The wireless broadband industry agreed, adding that the move levels the playing field in way that promotes competition in the high-speed Internet service market.
“The commission has already provided such relief for cable modem and DSL services, and it is both appropriate and necessary that wireless broadband providers be afforded similar deregulatory treatment,” said Andrew Kreig, president of the Wireless Communications Association International. “WCA looks forward to reviewing the details of the commission’s decision, and remains committed to working with the agency to ensure that today’s decision advances the agency’s goal of promoting vibrant, widely available wireless broadband services for consumers across the country.”
Copps, who reluctantly agreed to approve regulating wireless broadband as a deregulated information service, chided the FCC for failing to address other unresolved issues including privacy and disability access.

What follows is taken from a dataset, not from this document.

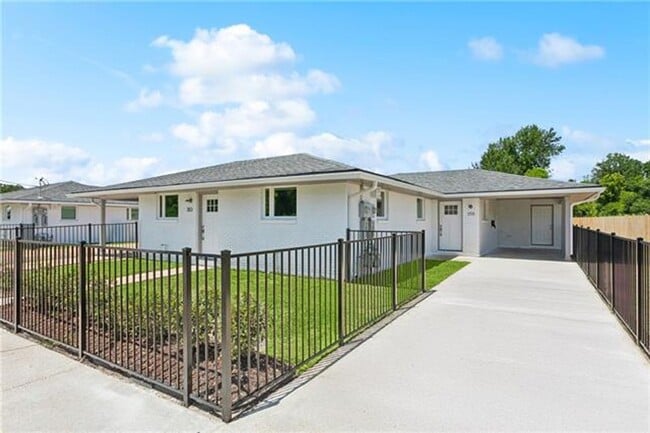 Building Photo - Kenner Beauty!!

“Now that IP-based wireless services are classified as Title I information services, the inescapable logical implication of our 2005 decision is that the right to attach network devices-as well as the three other principles of our policy statement-now applies to wireless broadband services,” said Copps. “I believe the commission accordingly has a clear and pressing responsibility to open a rulemaking that will clarify how these Title I principles should be applied in the wireless context. I also believe we should include questions about how and whether the classification of CMRS (commercial mobile radio services) as Title II services incorporates the principle of the seminal 1968 Carterfone decision. I believe that our answers to these questions-or our failure to answer them-will have a direct impact on the pace of technological innovation in the years ahead and on the extent to which consumers can take full advantage of that innovation.”

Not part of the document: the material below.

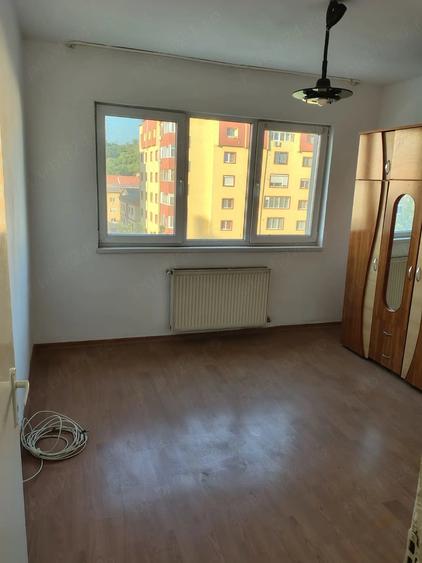 Apartament cu 2 camere semidecomandat în Govândari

The FCC last month put on public notice a petition by Skype Communications to confirm a consumer’s right to use Internet communications software and attach devices to wireless networks.
Skype wants the FCC to declare that wireless carriers are subject to the agency’s Carterfone decision, which allowed two-way mobile radios and other devices to connect directly to the old AT&T monopoly network so long as no harm was caused to the telephone system. Skype also asked the FCC to launch a rulemaking to enforce the Carterfone mandate on the wireless industry.
The mobile phone industry opposes the Skype petition.
Skype, which offers free Internet calling software, has been working for years to enter the wireless space. Indeed, the company has signed agreements with several overseas carriers. Internet auction company eBay Inc. purchased Skype in 2005 for $2.6 billion.